----- Data provided -----

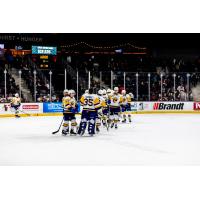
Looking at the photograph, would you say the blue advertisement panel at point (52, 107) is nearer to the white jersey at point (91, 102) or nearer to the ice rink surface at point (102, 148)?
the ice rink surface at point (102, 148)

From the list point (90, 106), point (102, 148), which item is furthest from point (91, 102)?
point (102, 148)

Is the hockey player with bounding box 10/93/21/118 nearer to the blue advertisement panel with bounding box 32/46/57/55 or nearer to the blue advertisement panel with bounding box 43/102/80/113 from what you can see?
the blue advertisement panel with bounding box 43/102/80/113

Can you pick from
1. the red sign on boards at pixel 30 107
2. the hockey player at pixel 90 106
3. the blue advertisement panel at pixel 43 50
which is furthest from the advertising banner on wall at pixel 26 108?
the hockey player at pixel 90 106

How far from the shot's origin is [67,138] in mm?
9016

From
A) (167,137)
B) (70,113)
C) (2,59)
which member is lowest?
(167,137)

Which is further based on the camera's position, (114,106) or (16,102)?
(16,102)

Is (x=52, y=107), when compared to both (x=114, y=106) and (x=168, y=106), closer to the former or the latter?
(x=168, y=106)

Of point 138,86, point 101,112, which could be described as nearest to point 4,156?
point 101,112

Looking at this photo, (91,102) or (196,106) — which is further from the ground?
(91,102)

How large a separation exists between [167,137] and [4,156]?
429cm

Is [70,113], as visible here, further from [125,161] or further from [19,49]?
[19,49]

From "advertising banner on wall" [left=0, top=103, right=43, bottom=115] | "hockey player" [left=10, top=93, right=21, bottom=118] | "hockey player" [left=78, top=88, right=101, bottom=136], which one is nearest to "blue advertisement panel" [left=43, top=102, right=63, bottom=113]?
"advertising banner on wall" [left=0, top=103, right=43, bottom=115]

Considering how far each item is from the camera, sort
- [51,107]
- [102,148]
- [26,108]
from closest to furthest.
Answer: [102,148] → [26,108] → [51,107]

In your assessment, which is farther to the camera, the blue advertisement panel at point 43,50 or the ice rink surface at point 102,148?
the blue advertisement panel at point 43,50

-----

- _Given request_
Reproduce the stretch of the records from the line that contains "Is [70,113], as" through the end of the records, both ends included.

- _Response to this exercise_
Is [70,113], as visible here, further from [125,161] or further from [19,49]?
[19,49]

From "advertising banner on wall" [left=0, top=103, right=43, bottom=115] | "hockey player" [left=10, top=93, right=21, bottom=118] | "hockey player" [left=78, top=88, right=101, bottom=136], which one is nearest to "blue advertisement panel" [left=43, top=102, right=63, bottom=113]?
"advertising banner on wall" [left=0, top=103, right=43, bottom=115]

Considering how far each item is from the camera, sort
- [51,107]
- [102,148]
- [26,108]
from closest to furthest.
Answer: [102,148] → [26,108] → [51,107]

In your assessment, which is farther to the camera, the blue advertisement panel at point 43,50 or the ice rink surface at point 102,148?
the blue advertisement panel at point 43,50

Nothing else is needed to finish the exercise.